The Scopic Regime of Ancient Rome :
Politics, Sexuality, and the Gaze in the First Century CE.
Outline and Summary

Shadi Bartsch
University of Chicago

I.  Political Power and Visual Display in Republican Rome
Some familiar images from the ancient city, and the practices of Roman political self-display to which they refer.

II.  Ethical Ramifications of the Gaze
A brief discussion of shame cultures and their stress upon visual control of individual behavior.  The connection between being watched and ethical action.

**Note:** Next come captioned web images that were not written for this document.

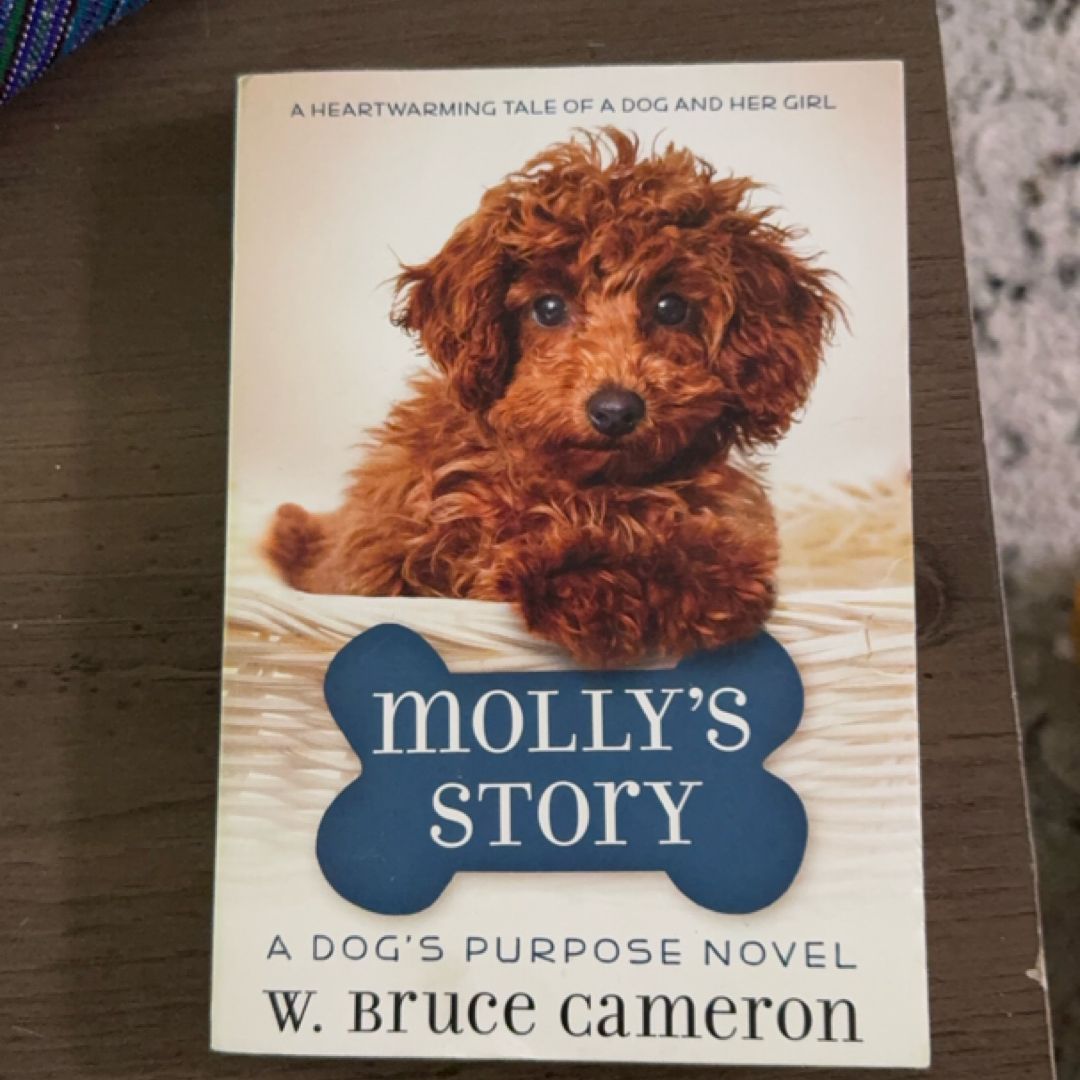Molly's Story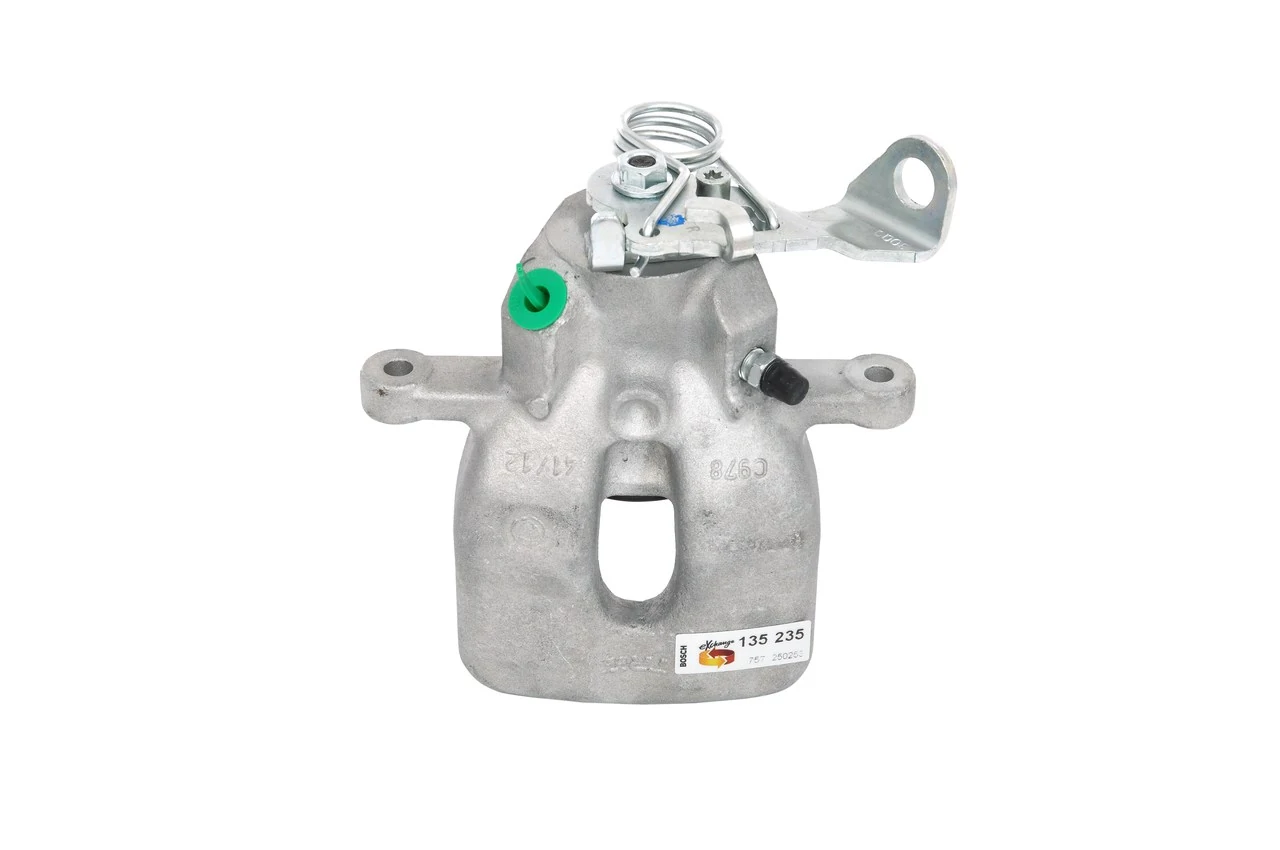 Brake Caliper
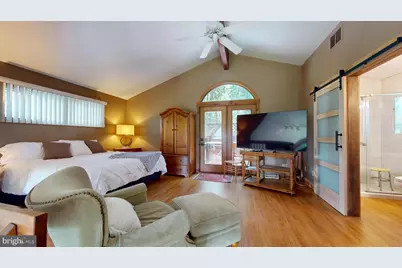 144 Mulberry Lane, Wiley Ford, WV 26767 - Photo 21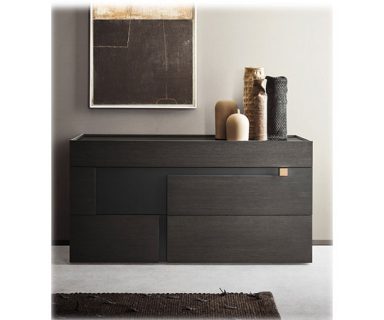 Logo dresser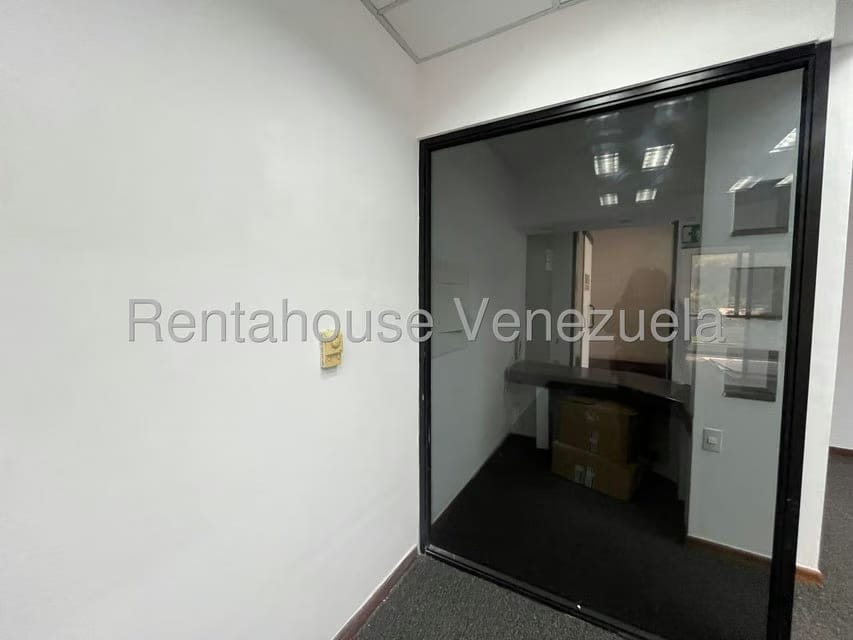 Comercial (Oficina) en Venta en Manzanares, Distrito Metropolitano - 15
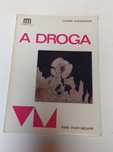 A Droga - Claude Olievenstein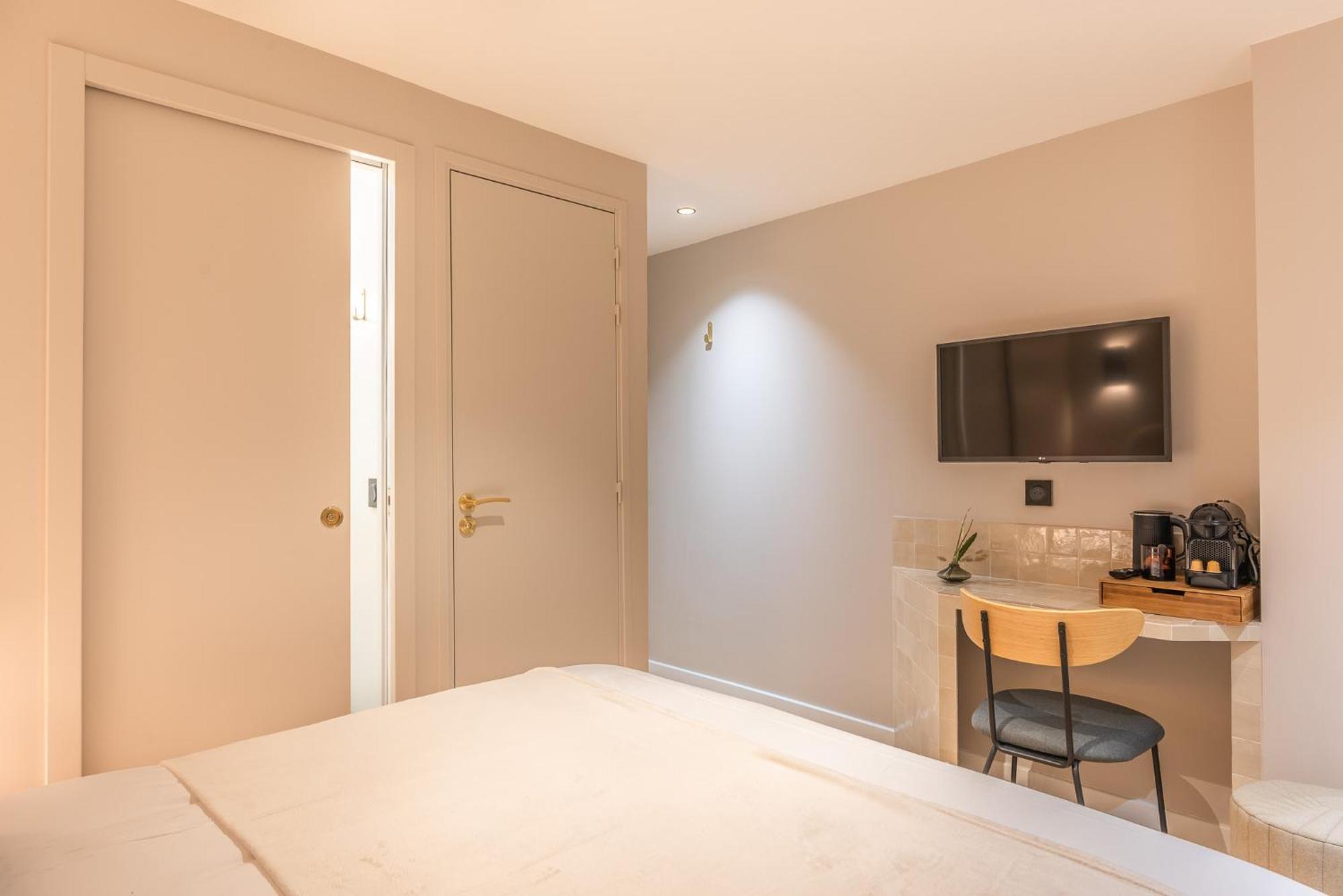 Maison Letellier * Paris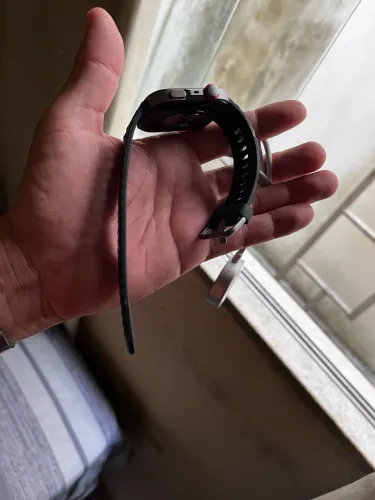 Smartwatch Fit 4 Pro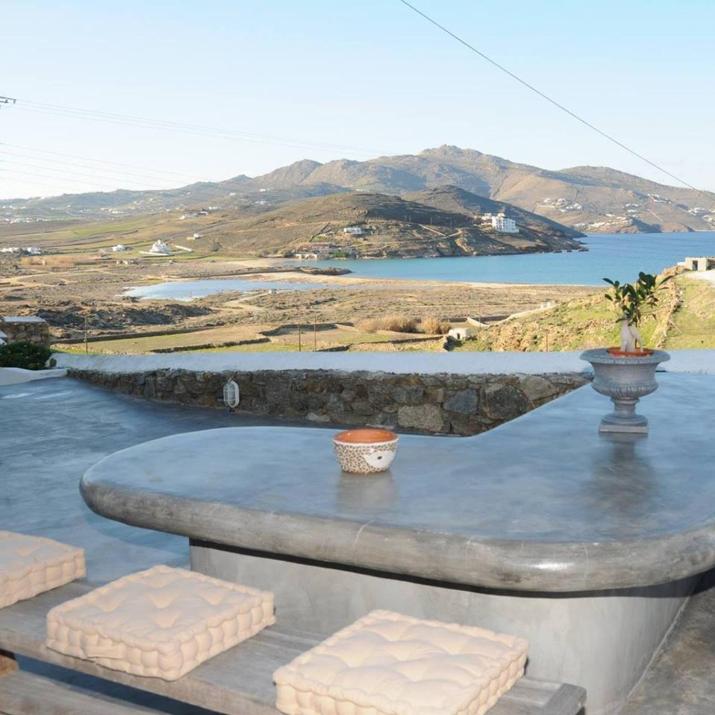 Ftelia View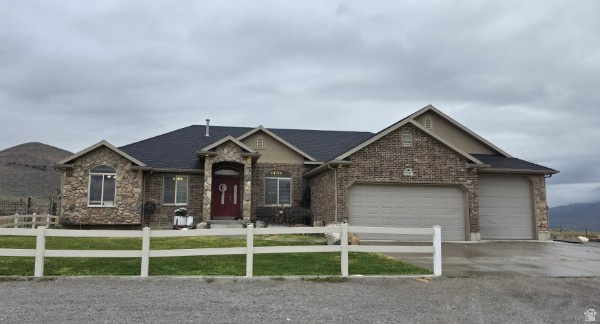 TOLMAN - Residential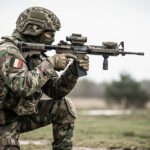Belgian Multicam: Advancing Military Camouflage Technology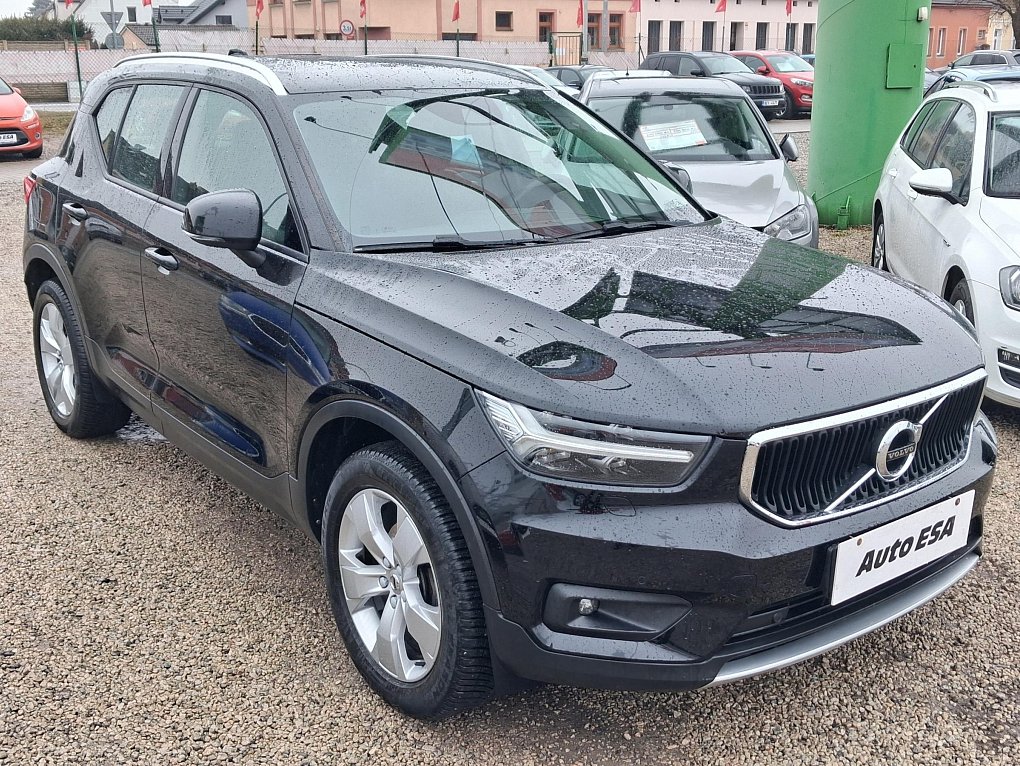 Volvo XC40 1.5T 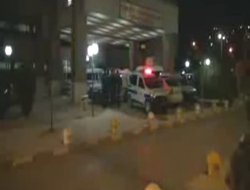 Üniversitede Silahlı Kavga: 7 Yaralı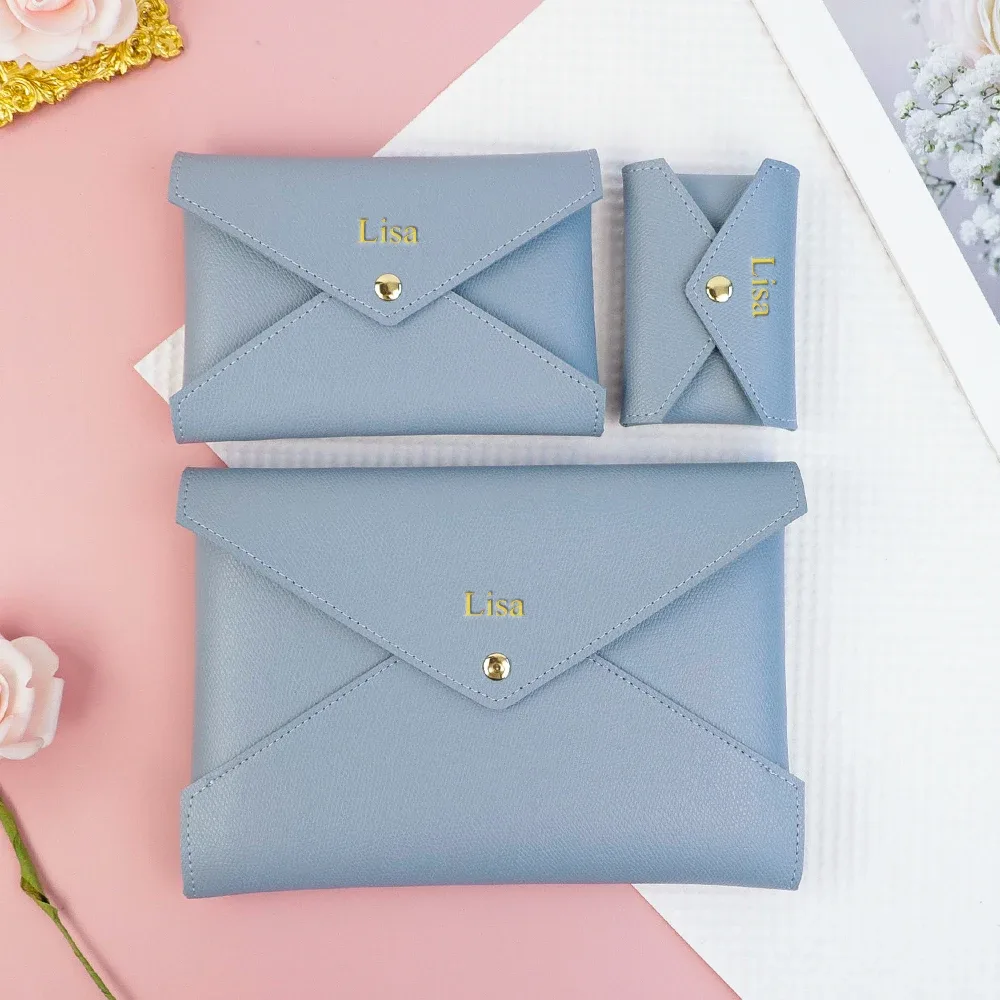 sacs de rangement personnalisés pour ranger les reçus, la monnaie, les cartes, les ipad, les portefeuilles, les cosmétiques et les bijoux dans tous les sens du terme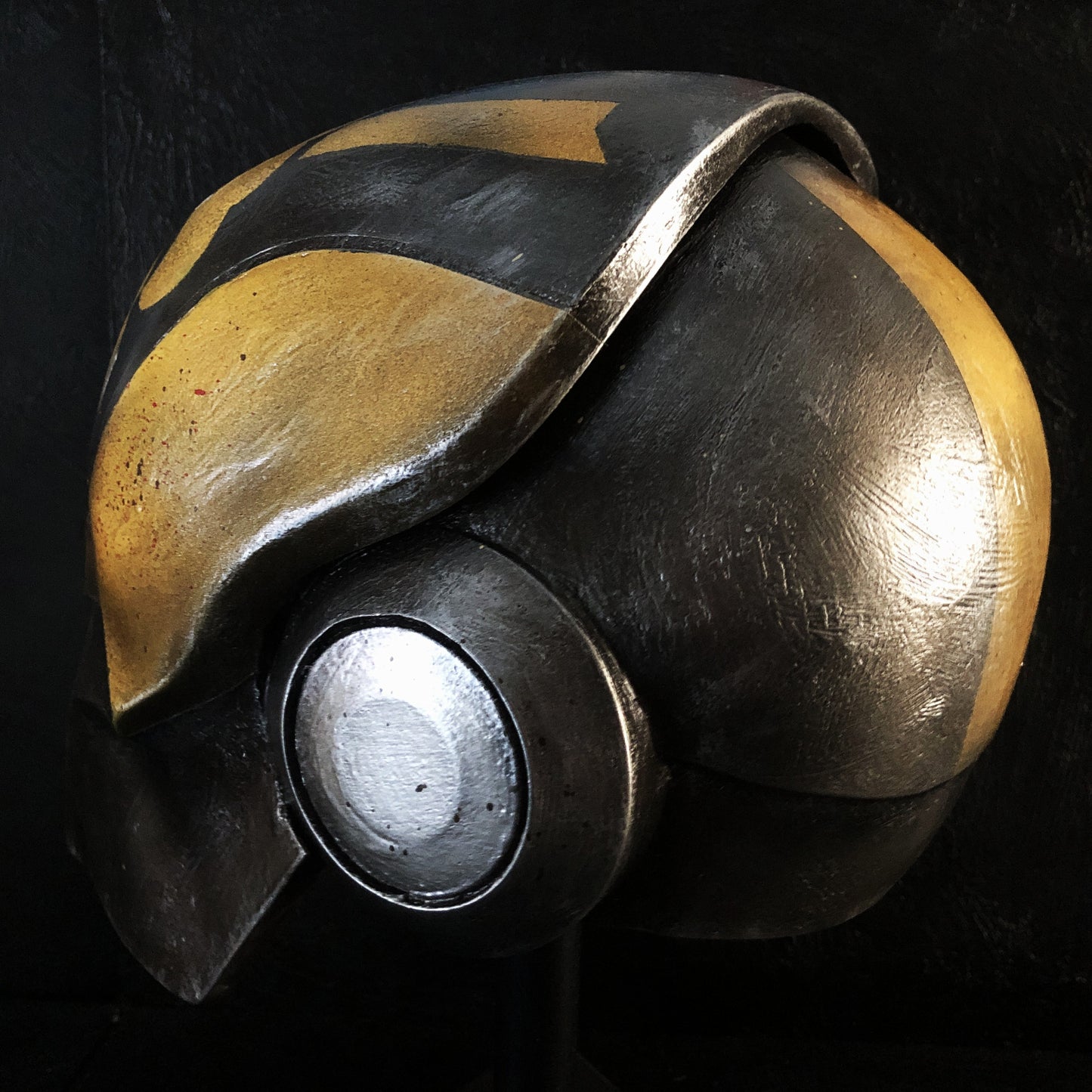 helmet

III.  Dangerous Forms of the Gaze:  The Evil Eye and Optical Theory.
Two ancient theories of optics, extramission and intramission, which relied on a tactile understanding of how vision works.  Their relationship to belief in the evil eye.

IV. The Penetrating Gaze and its Erotic Implications
The penetrating power of the gaze, which was often figured negatively, could also be implicated erotically in relations between the sexes.

V. A Tension between Two Cultural Paradigms of Viewing?
How do Roman notions about freedom, libertas, explain the clash  between these two different emphases on being seen?  What circumstances endanger the object under view?

VI.  The Freeborn Body on Display
The freeborn Roman citizen and cultural constructs about the sanctity of his bodily boundaries.  The  taboo on self-display for the pleasure of others.

VII.  The Decline of Senatorial Self-Display in the Early Empire
One man seizes control of representations and self-display; the traditional forms of self-display fall out of use.

VIII.  A New Philosophy of Vision
A philosophical change in the role played by the gaze, which now becomes a private, not a public, phenomenon. 

Summary
This lecture discusses the cultural dynamics of vision in ancient Rome .  Visual self-display, whether for political purposes or on the stage, was closely linked to attitudes about ethics, power, sexuality, and the body.  The political tradition of Roman elite investment in the production of spectacles of power existed alongside cultural anxieties about the effect of such self-display on the person at its center, who was vulnerable to the evil eye and the emasculation associated with stage performers.  But the elite experience of both the positive and the negative potential of the gaze was transformed by the transition from republic to empire, when one man, the emperor, seized control of the public space of political display.